Sometimes considering human physiological impact is not enough and lighting design requires additional flicker investigations and precautions. One critical application area is television and video production. Flicker is important to monitor in these situations because the recording equipment may "see" flicker that the eye does not naturally detect based on the frame rate of the recording. For example, slow motion replays frequently used in sports broadcasting require higher frame rates that can exacerbate flickering field illumination. For this reason, professional sports arenas have strict guidelines on what light sources can be used during broadcasted events. Depending on the light source used, cameras may need to be ‘synced' to the light source to ensure consistent light levels frame-to-frame. Lumenpulse designs many of its fixtures to utilize high enough frequencies to maintain compatibility with video production.
Lumenpulse relies on flicker studies to understand the characteristics of the light output and to ensure the highest quality light delivery in all applications. Light flicker, whether visually detectable or not, can create problems for occupied spaces.
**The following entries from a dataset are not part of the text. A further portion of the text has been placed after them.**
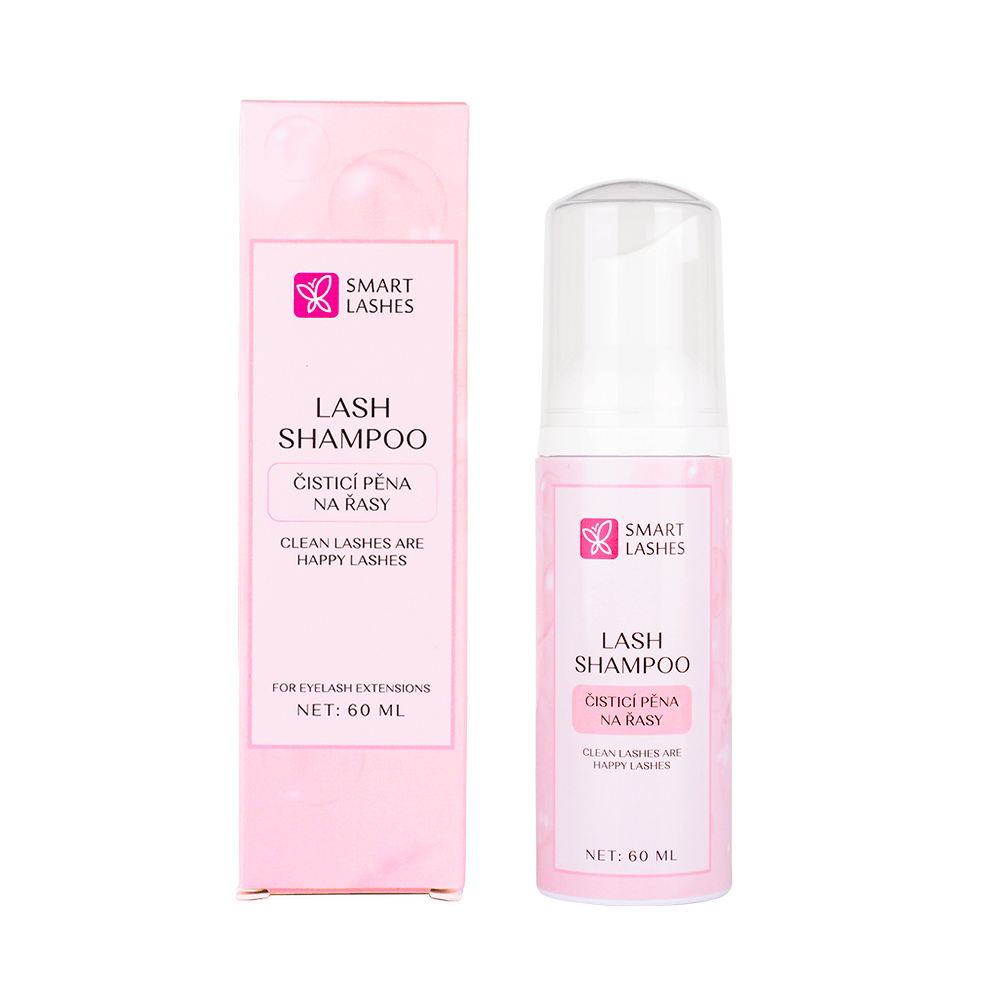 Shampooing pour cils - mousse nettoyante pour cils | Smart Lashes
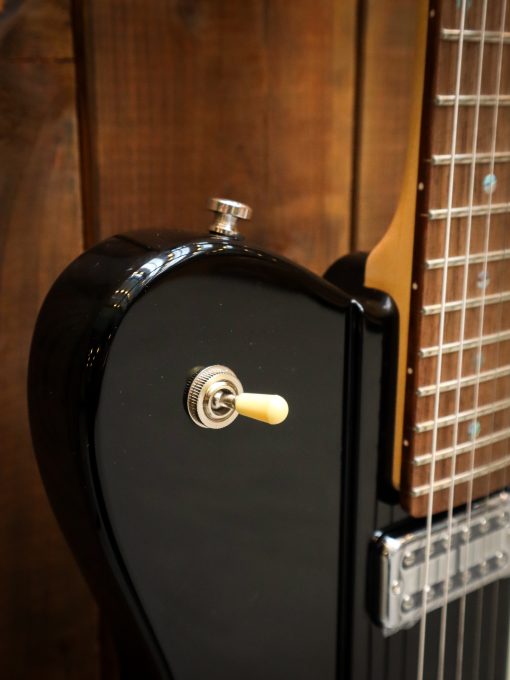 Shergold Telstar Standard ST14 Black (incl gigbag) - Image 4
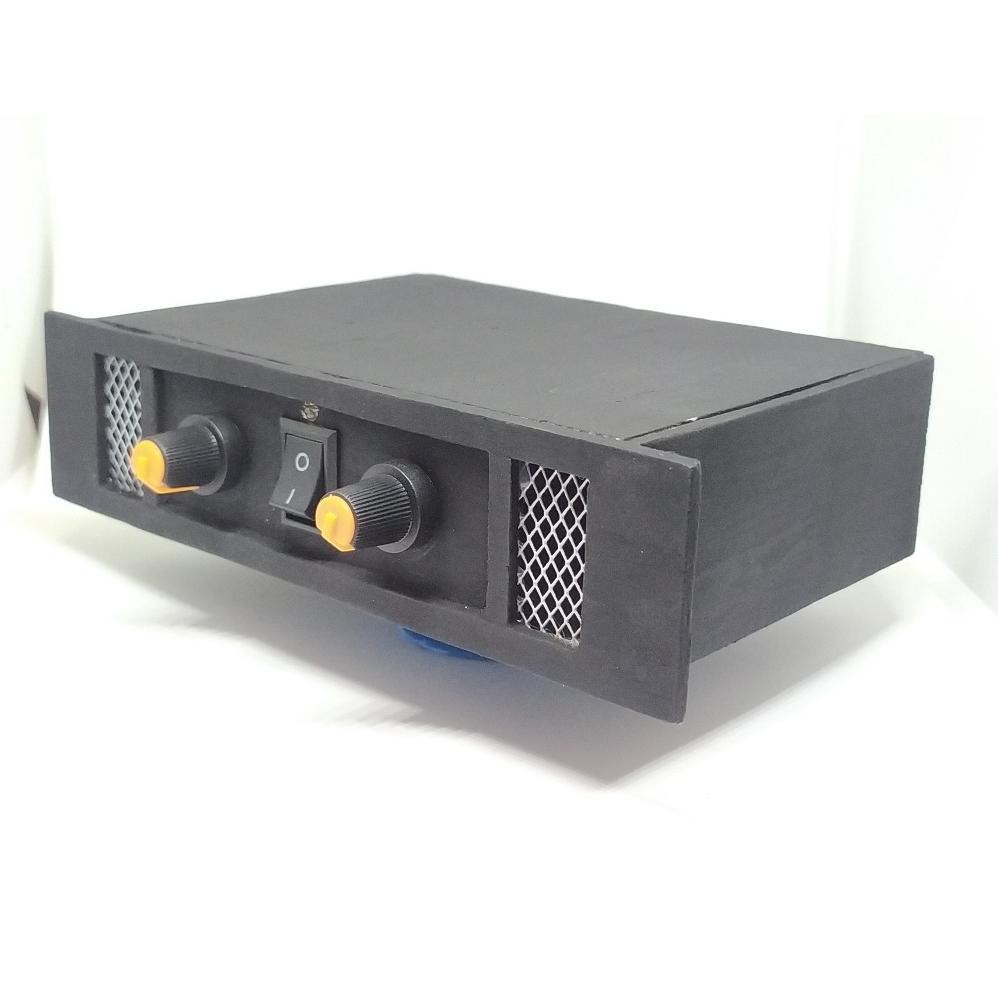 Jual 6.6 Power Ampli Mini Model Box Jowo Cocok Buat Sound Miniatur Bisa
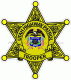 Utah Highway Patrol Trooper Badge Decal
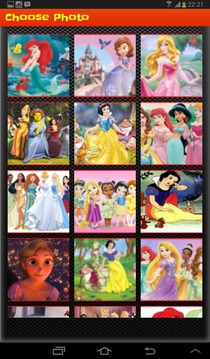 Princess Puzzle Games游戏截图2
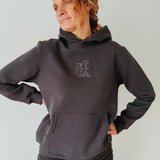 Riga Original® x MYGANG Women's Hoodie (Dark Grey)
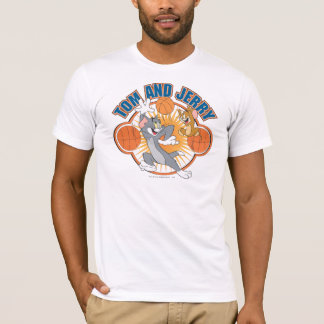 Tom and Jerry Basketball 4 Tシャツ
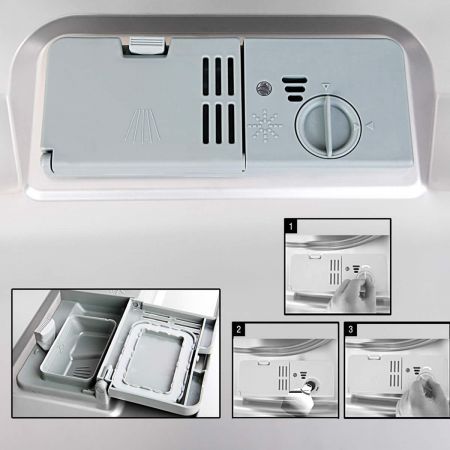 5 star hot sale chef benchtop dishwasher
By understanding the nature of light flicker, how to measure it, and marrying the lighting design to the desired application, proper illumination can be realized. Chasing the "flicker-free" luminaire is not a worthwhile endeavor and could end up costing more than the lighting application requires. Instead, Lumenpulse recommends understanding your application and the requisite levels of flicker to minimize any negative impact. This includes fully understanding any compliance requirements, for the space - WELL Standard, for example, has flicker requirements listed. Flicker will continue to grow in importance as more human impacts of artificial light are studied and specified - investing in a quality flicker meter that can output the right flicker measurements and using the meter as a tool to make design decisions, mockup evaluations, and product qualifications is a key step for any specifier.